(Exercise objective) No pictures go into the copy. Write out every line below exactly.

(Source data)
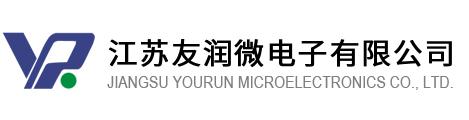 友潤微電子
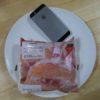 ローソンのコンビニパン「いちごのメロンパン いちごクリーム&ホイップ」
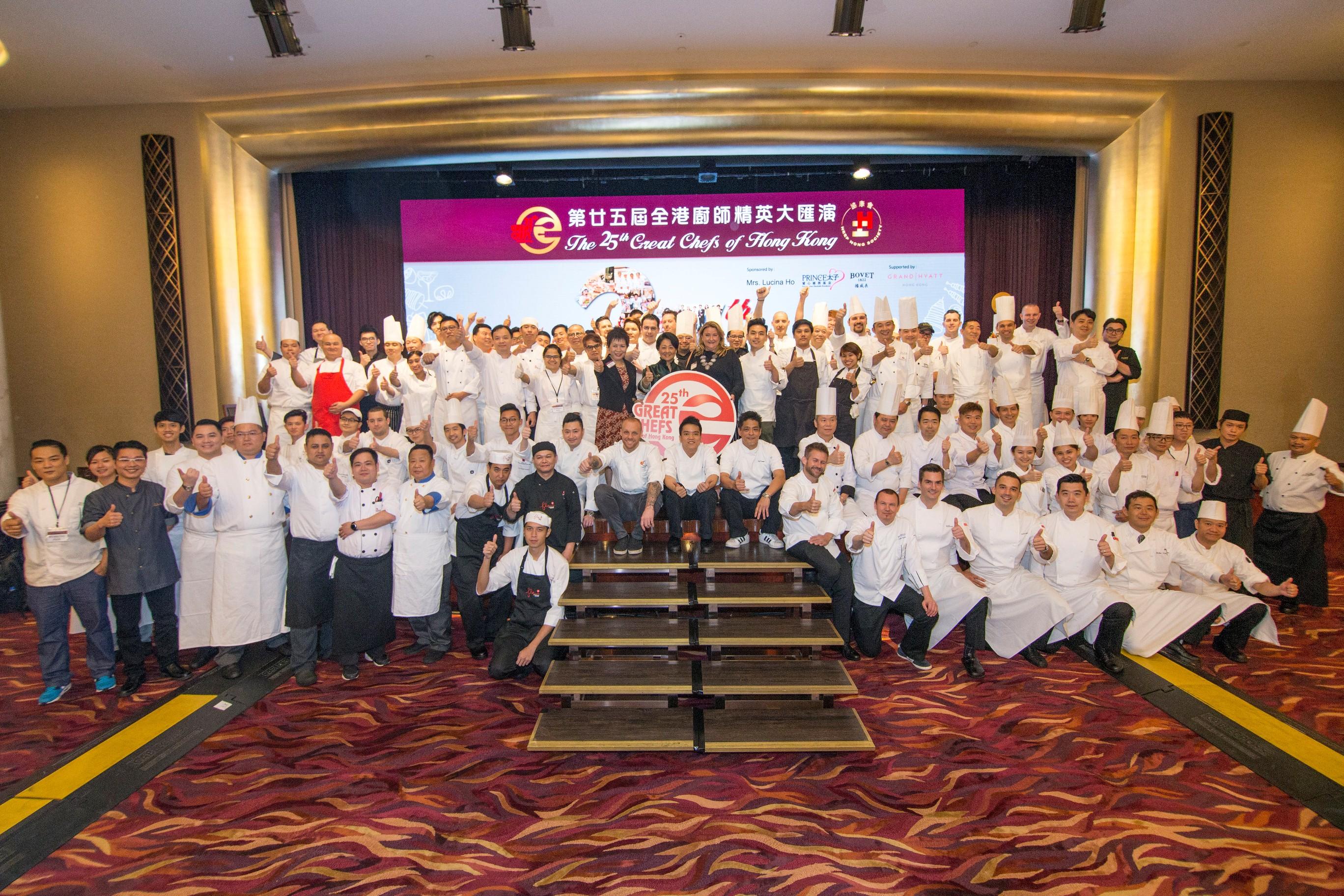 來自48間頂級餐飲集團的大廚,雲集香港君悅酒店,齊齊獻技。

(Answer section)
 友潤微電子
 ローソンのコンビニパン「いちごのメロンパン いちごクリーム&ホイップ」
 來自48間頂級餐飲集團的大廚,雲集香港君悅酒店,齊齊獻技。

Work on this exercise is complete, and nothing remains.